Quando entrei na universidade e vi pessoas das escolas mais caras da cidade estudando na mesma sala que eu, me assustei, o assunto que eles diziam ter visto no ensino médio eu desconhecia a existência, as viagens, os carros que eles tinham aos dezoito anos, o fato de não precisarem passar quase 5 horas dentro de um ônibus todos os dias para ir e voltar da aula, me assustava.
Eu estava muito atrás de todos eles, e tudo que eu pensava era que eu precisava estudar mais, me dedicar, para conseguir competir que igual para igual, e sim, eu encarava tudo como uma competição, ser mediana, não ser o primeiro lugar nunca foi uma opção, se já achavam que eu pescava mesmo tirando as maiores notas da turma, o que achariam de mim se tirasse notas ruins?
Eu não podia arriscar, não podia não ser a melhor em tudo que fazia, então continuei tentando, sozinha, ainda sem o apoio que tanto buscava, e continuei me sentindo medíocre, pequena, sentindo que nunca conseguiria chegar a lugar nenhum, aos dezoito anos meu pai já havia me dito isso, que ainda não havia conquistado nada, e eu tomei isso como uma sentença, acreditei de fato que esse era meu destino, o fracasso.
Quando fiquei adulta algumas coisas ficaram mais palpáveis, eu entendi o porquê de nunca ser reconhecida, dessa busca incessante e desse sentimento de falta de merecimento, eu era uma mulher negra, pobre, que aos dezoito anos se descobriu bissexual, eu era tudo que a sociedade tomava como errado, eu era a cara do fracasso, da miséria, da exclusão, essa era eu perante os olhos da sociedade, era isso que meus professores enxergavam quando me viam, era isso que me impedia de receber afeto das pessoas, era isso que me objetificava e me diminuía.
Não era eu, nunca fui eu, a culpa não era minha, mas então porque ainda hoje eu choro toda vez que uma oportunidade me é negada, então porque aos 22 eu continuo acreditando que fracassei, continuo me cobrando tanto ao ponto de não conseguir dormir imaginando o que vai ser de mim, porque as coisas são tão difíceis pra gente como eu? Porque o mundo é tão cruel conosco ? Porque eu preciso todos os dias ser a melhor em tudo que eu faço para tentar ter a chance de alcançar algum tipo de reconhecimento? Porque?

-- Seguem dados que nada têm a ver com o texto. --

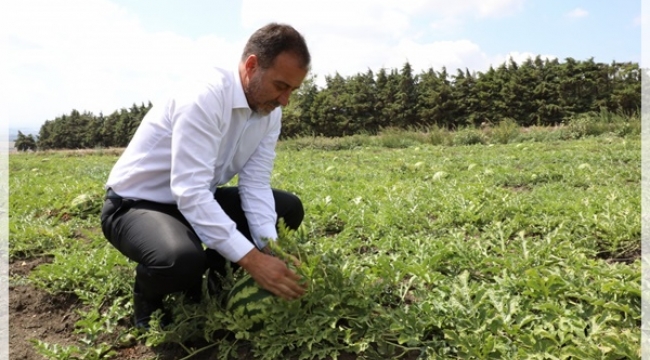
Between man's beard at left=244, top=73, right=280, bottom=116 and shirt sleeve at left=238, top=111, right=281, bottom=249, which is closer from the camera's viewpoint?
man's beard at left=244, top=73, right=280, bottom=116

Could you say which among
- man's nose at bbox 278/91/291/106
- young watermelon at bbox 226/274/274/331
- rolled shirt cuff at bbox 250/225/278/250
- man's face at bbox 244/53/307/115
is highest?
man's face at bbox 244/53/307/115

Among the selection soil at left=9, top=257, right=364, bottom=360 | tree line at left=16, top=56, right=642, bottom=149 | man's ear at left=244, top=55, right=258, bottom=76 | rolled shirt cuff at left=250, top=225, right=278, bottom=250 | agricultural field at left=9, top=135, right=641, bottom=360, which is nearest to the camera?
agricultural field at left=9, top=135, right=641, bottom=360

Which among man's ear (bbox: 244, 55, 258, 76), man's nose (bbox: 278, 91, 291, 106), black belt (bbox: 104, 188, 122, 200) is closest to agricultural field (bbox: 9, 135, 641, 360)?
black belt (bbox: 104, 188, 122, 200)

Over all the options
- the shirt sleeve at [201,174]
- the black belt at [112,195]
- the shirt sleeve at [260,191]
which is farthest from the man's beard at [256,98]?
the black belt at [112,195]

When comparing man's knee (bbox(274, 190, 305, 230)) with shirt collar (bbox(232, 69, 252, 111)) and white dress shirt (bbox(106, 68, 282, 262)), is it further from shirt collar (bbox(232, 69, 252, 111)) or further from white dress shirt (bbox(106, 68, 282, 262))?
shirt collar (bbox(232, 69, 252, 111))

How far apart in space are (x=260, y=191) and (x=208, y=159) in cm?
49

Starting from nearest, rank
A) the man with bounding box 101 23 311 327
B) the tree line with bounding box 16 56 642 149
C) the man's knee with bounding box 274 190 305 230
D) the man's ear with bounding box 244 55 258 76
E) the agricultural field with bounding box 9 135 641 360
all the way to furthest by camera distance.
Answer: the agricultural field with bounding box 9 135 641 360
the man with bounding box 101 23 311 327
the man's ear with bounding box 244 55 258 76
the man's knee with bounding box 274 190 305 230
the tree line with bounding box 16 56 642 149

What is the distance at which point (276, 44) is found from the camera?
231 centimetres

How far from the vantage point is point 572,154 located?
7.00 meters

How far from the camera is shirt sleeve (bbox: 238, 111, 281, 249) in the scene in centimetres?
265

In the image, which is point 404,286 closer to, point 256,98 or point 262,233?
point 262,233

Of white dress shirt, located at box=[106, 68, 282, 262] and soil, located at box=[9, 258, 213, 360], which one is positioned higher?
white dress shirt, located at box=[106, 68, 282, 262]

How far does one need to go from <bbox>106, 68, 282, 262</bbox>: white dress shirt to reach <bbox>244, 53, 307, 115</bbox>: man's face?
78 millimetres

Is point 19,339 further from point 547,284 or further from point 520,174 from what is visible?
point 520,174
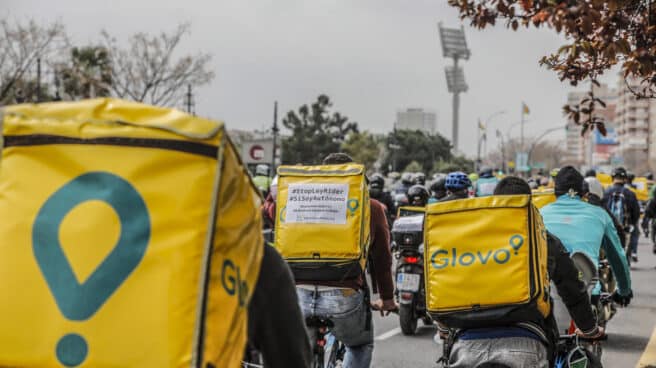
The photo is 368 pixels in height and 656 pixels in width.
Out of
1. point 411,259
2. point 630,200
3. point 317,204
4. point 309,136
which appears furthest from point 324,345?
point 309,136

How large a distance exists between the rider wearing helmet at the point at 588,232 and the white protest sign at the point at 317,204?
1.61 metres

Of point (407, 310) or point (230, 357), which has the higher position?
point (230, 357)

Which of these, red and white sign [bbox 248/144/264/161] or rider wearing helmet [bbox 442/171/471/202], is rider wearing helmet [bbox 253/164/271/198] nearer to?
red and white sign [bbox 248/144/264/161]

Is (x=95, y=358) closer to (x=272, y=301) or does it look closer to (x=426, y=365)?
(x=272, y=301)

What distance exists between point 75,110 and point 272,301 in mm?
594

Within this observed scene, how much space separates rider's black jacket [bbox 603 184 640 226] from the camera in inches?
672

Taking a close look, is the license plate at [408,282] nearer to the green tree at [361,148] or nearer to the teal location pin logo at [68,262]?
the teal location pin logo at [68,262]

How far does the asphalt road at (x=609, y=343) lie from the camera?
8633 millimetres

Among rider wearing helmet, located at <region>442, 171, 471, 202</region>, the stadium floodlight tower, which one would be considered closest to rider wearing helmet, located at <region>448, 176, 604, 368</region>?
rider wearing helmet, located at <region>442, 171, 471, 202</region>

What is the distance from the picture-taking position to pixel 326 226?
5.36 m

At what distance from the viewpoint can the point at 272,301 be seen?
6.81 ft

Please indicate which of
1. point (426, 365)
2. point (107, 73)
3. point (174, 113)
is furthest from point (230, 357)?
point (107, 73)

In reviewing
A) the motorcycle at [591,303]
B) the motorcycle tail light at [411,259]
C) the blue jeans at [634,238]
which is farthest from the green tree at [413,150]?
the motorcycle at [591,303]

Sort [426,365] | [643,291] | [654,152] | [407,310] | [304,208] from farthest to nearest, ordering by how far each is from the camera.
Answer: [654,152]
[643,291]
[407,310]
[426,365]
[304,208]
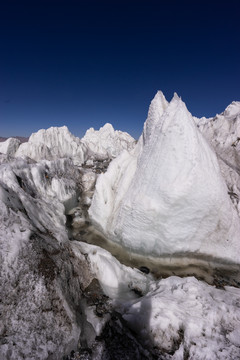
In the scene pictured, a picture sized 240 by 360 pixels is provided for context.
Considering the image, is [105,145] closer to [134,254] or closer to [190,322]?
[134,254]

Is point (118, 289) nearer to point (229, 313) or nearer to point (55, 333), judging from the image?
point (55, 333)

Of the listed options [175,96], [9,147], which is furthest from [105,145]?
[175,96]

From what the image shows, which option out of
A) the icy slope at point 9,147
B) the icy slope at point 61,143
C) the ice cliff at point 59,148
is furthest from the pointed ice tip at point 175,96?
the icy slope at point 9,147

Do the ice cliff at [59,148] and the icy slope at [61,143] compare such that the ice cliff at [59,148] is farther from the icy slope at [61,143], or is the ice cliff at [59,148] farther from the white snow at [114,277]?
the white snow at [114,277]

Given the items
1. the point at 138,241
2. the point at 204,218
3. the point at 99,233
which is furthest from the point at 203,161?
the point at 99,233

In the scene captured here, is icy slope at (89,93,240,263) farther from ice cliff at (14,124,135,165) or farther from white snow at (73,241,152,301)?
ice cliff at (14,124,135,165)

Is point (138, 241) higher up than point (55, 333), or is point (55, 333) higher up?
point (138, 241)
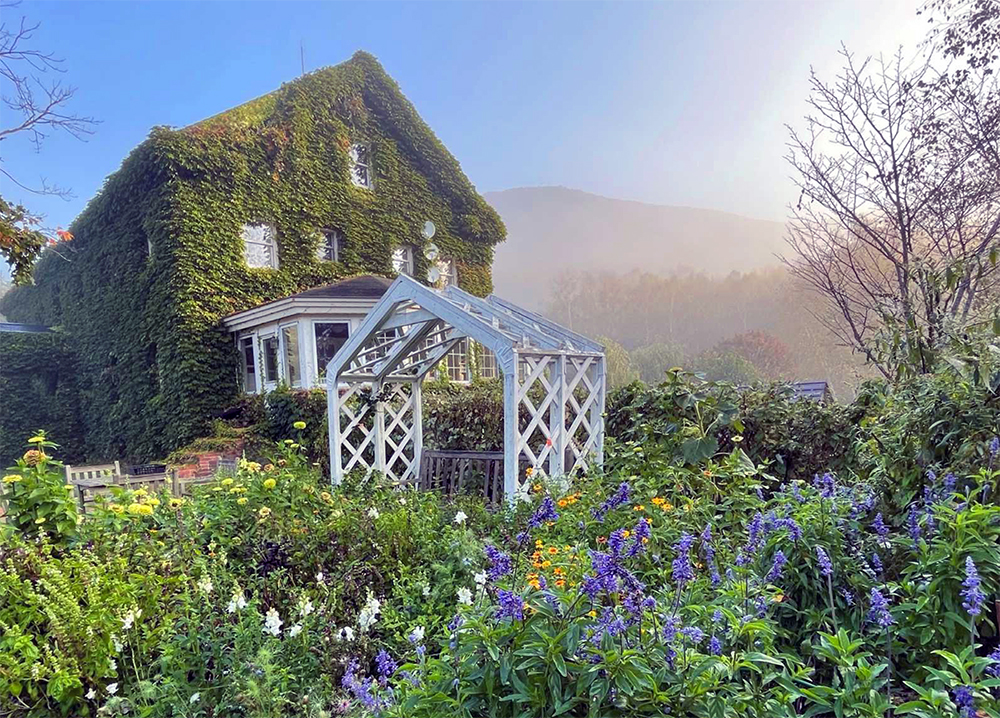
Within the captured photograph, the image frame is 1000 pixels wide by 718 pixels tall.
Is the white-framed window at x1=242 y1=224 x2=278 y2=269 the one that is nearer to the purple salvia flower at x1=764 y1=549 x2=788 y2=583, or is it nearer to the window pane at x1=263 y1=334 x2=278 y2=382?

Ainda não tenho as respostas, mas sei que isso advém das certezas que aprendi desde cedo, a certeza que ser como eu sou é inadequado e que o meu lugar é justamente onde eu ainda acredito que estou, mergulhada em fracasso e sofrimento, eu tenho plena consciência que isso é efeito dos preconceitos que sofro, das privações que a falta de privilégios acarretaram, mas ainda sinto dentro de mim que fracassei.
Todos dias eu acordo e tento lembrar de tudo que já conquistei, tento lembrar dos motivos que me fazem ainda não desistir, é pelas que eu amo, é pelas pessoas que assim como se acham inadequadas, é pela minha gente que todo dia eu levanto e continuo lutando, e é por eles que vou tentar todos os dias também lutar contra esse sentimento, é por eles que vou lutar para que crianças como a gente não passem por situações parecidas, é por eles que vou tentar me lembrar de ser gentil comigo e de sempre, absolutamente sempre, não aceitar menos do que mereço, de sempre lembrar que eu sou digna pra caralho de amor e admiração!